1 Department of Anatomy, Physiology and Genetics, Uniformed Services University, Bethesda, Maryland.
2 Division of Health Science, University of South Australia, Adelaide, Australia.
J Neurotrauma. 2019 Jun;36(11):1724-1737. doi: 10.1089/neu.2018.6261. Epub 2019 Mar 7.

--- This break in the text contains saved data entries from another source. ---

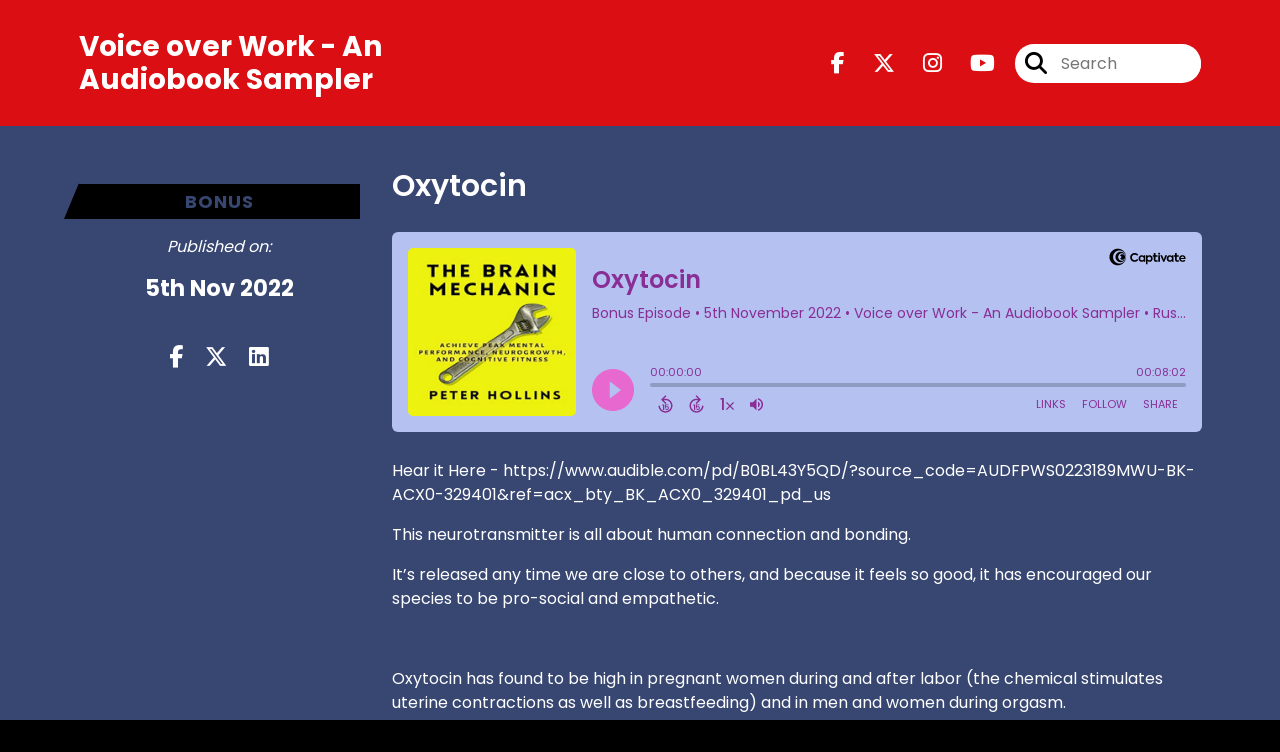

--- FILE ---
content_type: application/x-javascript
request_url: https://assets.captivate.fm/player/api.min.js
body_size: 729
content:
function CP(t){"string"==typeof t&&(t=document.querySelector(t)),this._iframe=t,cps.push(this),this.eventListeners={}}function searchInCPs(t){for(var e in cps)if(cps[e]._iframe.contentWindow==t)return e;return-1}var cps=[];CP.prototype._post=function(t){this._iframe.contentWindow.postMessage(t,"*")},CP.prototype.play=function(){this._post({action:"CP.API.PLAY"})},CP.prototype.pause=function(){this._post({action:"CP.API.PAUSE"})},CP.prototype.toggle=function(){this._post({action:"CP.API.TOGGLE"})},CP.prototype.seekTo=function(t){this._post({action:"CP.API.SEEK_TO",value:t})},CP.prototype.getVolume=function(t=null){return this._getter("GET_VOLUME",t)},CP.prototype.getDuration=function(t=null){return this._getter("GET_DURATION",t)},CP.prototype.getPosition=function(t=null){return this._getter("GET_POSITION",t)},CP.prototype.getPaused=function(t=null){return this._getter("GET_PAUSED",t)},CP.prototype.getSource=function(t=null){return this._getter("GET_SOURCE",t)},CP.prototype._getter=function(t,e=null){const n=this,i=new Promise((i,s)=>{if(e)n._getterCB(t,e),i(!0);else{const e=(t,e)=>{e?s(e):i(t)};n._getterCB(t,e)}});return i},CP.prototype._getterCB=function(t,e){var n=this,i=function(s){e&&e(s.data),n.unbind("CP.API.CALLBACK."+t,i)};this.bind("CP.API.CALLBACK."+t,i),this._post({action:"CP.API."+t})},CP.prototype.bind=function(t,e){this.eventListeners[t]instanceof Array||(this.eventListeners[t]=[]),this.eventListeners[t].push(e),this._iframe.addEventListener(t,e,!1)},CP.prototype.unbind=function(t,e){if(e){var n=this.eventListeners[t].indexOf(e);this._iframe.removeEventListener(t,e,!1),-1!==n&&this.eventListeners[t].pop(n)}else if(this.eventListeners[t]instanceof Array){for(var i in this.eventListeners[t])this._iframe.removeEventListener(t,this.eventListeners[t][i],!1);this.eventListeners[t]=[]}},window.addEventListener("message",function(t){if(t.data.event&&-1!=t.data.event.search("CP.")){var e=searchInCPs(t.source);if(-1!=e){var n=new Event(t.data.event);n.data=t.data.data,cps[e]._iframe.dispatchEvent(n)}}});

Traumatic brain injury (TBI) triggers multiple pathobiological responses with differing onsets, magnitudes, and durations. Identifying the therapeutic window of individual pathologies is critical for successful pharmacological treatment. Dozens of experimental pharmacotherapies have been successfully tested in rodent models, yet all of them (to date) have failed in clinical trials. The differing time scales of rodent and human biological and pathological processes may have contributed to these failures. We compared rodent versus human time scales of TBI-induced changes in cerebral glucose metabolism, inflammatory processes, axonal integrity, and water homeostasis based on published data. We found that the trajectories of these pathologies run on different timescales in the two species, and it appears that there is no universal "conversion rate" between rodent and human pathophysiological processes. For example, the inflammatory process appears to have an abbreviated time scale in rodents versus humans relative to cerebral glucose metabolism or axonal pathologies. Limitations toward determining conversion rates for various pathobiological processes include the use of differing outcome measures in experimental and clinical TBI studies and the rarity of longitudinal studies. In order to better translate time and close the translational gap, we suggest 1) using clinically relevant outcome measures, primarily imaging and blood-based proteomics, in experimental TBI studies and 2) collecting data at multiple post-injury time points with a frequency exceeding the expected information content by two or three times. Combined with a big data approach, we believe these measures will facilitate the translation of promising experimental treatments into clinical use.
创伤性脑损伤 (TBI) 引发多种具有不同起始时间、程度和持续时间的病理生物学反应。确定个体病变的治疗窗对于成功的药物治疗至关重要。数十种实验性药物治疗已在啮齿动物模型中成功测试,但迄今为止,所有这些治疗方法都在临床试验中失败。啮齿动物和人类的生物学和病理过程的时间尺度的不同可能导致了这些失败。我们根据已发表的数据比较了 TBI 诱导的大脑葡萄糖代谢、炎症过程、轴突完整性和水动态平衡的变化在啮齿动物和人类中的时间尺度。我们发现这些病理学的轨迹在两种物种中的时间尺度不同,而且似乎没有啮齿动物和人类病理生理过程之间的通用“转换率”。例如,与大脑葡萄糖代谢或轴突病变相比,炎症过程在啮齿动物中似乎具有更短的时间尺度。确定各种病理生物学过程的转换率存在一些限制,包括在实验性和临床性 TBI 研究中使用不同的结局测量以及纵向研究的罕见性。为了更好地转化时间并缩小转化差距,我们建议 1) 在实验性 TBI 研究中使用临床相关的结局测量,主要是影像学和基于血液的蛋白质组学,以及 2) 在多个损伤后时间点以超过预期信息量两倍或三倍的频率收集数据。结合大数据方法,我们相信这些措施将促进有前途的实验性治疗方法转化为临床应用。